Laser-stimulated atomic migration

Abstract

The effects of stimulated Raman scattering (SRS) and of infrared (IR) absorption on the scattering at defects leading to atomic migration in solids is evaluated in detail for certain systems. \DeltaE/kT \approx \sum u_{ic}^{2}/\langleu_{i}u_{i}\rangle , where \DeltaE is the activation energy, u ic is the many-body critical displacement in a migration event, and \langleu_{i}u_{i}\rangle is the equal-time correlation function including anharmonic terms. Using the equal-time correlation for the defect lattice in the harmonic approximation, we get \DeltaE/kT_{eff} \propto 1/\sum h[2(n_{s} + n_{e}) + 1] where T eff includes both n e and n s the externally and thermally excited phonon numbers, respectively. The phonon rate density required for an observable effect of SRS or IR absorption on diffusion in solids is n_{e}^{(c)}c_{s}/V \approx 10^{26} - 10^{27} phonons/s.cm2, where n_{e}^{(c)} is a critical number of high wave-vector laser-stimulated phonons, c s , is the sound velocity, and V, the volume per atom. In KCI at 110 K, theory shows that n_{e} = 0.2 can produce a factor of 10 effect on the reorientation of Na:F A centers.
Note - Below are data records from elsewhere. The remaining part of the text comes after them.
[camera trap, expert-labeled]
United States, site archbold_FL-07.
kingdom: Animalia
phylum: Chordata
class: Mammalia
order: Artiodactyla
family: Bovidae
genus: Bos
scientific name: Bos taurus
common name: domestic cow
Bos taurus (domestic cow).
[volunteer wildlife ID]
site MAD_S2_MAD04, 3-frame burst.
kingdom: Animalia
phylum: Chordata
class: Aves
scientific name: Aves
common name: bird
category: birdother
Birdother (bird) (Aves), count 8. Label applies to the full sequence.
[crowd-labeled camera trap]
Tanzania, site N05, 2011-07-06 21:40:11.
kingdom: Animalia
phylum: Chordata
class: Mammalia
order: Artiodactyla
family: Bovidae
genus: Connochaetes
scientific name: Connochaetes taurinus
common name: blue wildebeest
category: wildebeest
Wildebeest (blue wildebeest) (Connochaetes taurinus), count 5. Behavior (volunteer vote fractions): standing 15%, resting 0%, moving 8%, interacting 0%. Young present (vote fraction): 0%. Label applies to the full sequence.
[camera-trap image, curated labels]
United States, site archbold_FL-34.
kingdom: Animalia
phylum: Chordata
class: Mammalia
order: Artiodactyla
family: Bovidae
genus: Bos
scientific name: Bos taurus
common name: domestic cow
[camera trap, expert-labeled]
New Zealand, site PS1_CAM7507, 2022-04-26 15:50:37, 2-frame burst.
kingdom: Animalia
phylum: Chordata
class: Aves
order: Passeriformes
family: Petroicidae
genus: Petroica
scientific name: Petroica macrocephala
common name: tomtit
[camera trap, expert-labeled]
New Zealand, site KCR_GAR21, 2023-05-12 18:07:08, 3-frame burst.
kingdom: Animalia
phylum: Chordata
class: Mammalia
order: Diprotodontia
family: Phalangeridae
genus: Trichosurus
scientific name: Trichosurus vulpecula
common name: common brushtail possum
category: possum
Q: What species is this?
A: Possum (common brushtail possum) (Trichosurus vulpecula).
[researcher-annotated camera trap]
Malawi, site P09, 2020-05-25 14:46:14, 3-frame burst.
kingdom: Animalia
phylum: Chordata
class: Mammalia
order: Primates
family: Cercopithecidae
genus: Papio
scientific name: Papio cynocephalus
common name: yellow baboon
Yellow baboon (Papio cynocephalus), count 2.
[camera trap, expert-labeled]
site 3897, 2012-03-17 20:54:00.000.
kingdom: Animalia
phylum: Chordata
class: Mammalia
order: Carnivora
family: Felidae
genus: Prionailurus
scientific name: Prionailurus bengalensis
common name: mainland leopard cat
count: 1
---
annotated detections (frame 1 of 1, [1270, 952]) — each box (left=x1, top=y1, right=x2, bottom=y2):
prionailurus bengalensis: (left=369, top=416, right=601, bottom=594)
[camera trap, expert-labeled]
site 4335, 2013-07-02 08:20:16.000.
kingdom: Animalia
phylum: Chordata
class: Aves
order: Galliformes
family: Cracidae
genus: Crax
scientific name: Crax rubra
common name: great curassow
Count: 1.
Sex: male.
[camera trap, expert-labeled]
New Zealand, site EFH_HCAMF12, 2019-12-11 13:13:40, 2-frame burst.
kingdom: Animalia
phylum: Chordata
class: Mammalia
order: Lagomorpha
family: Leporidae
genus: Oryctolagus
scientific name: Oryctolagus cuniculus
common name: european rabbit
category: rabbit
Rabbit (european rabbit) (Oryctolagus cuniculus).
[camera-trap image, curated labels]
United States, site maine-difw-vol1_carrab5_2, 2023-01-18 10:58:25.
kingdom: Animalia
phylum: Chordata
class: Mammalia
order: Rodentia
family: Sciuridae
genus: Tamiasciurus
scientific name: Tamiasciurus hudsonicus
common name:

Anharmonic effects on \langleu_{i}u_{i}\rangle were calculated and numerical estimates indicate that they would be experimentally observable for large n e . It is found that some of the effects reported here probably contribute, in part, to the permanent damage tracks caused by high-power laser beams in solids and provide an internal source for the initiation of microcracks. In addition, the direction of the stimulated phonon wave vector is shown to produce a directional effect in the control of atomic migration.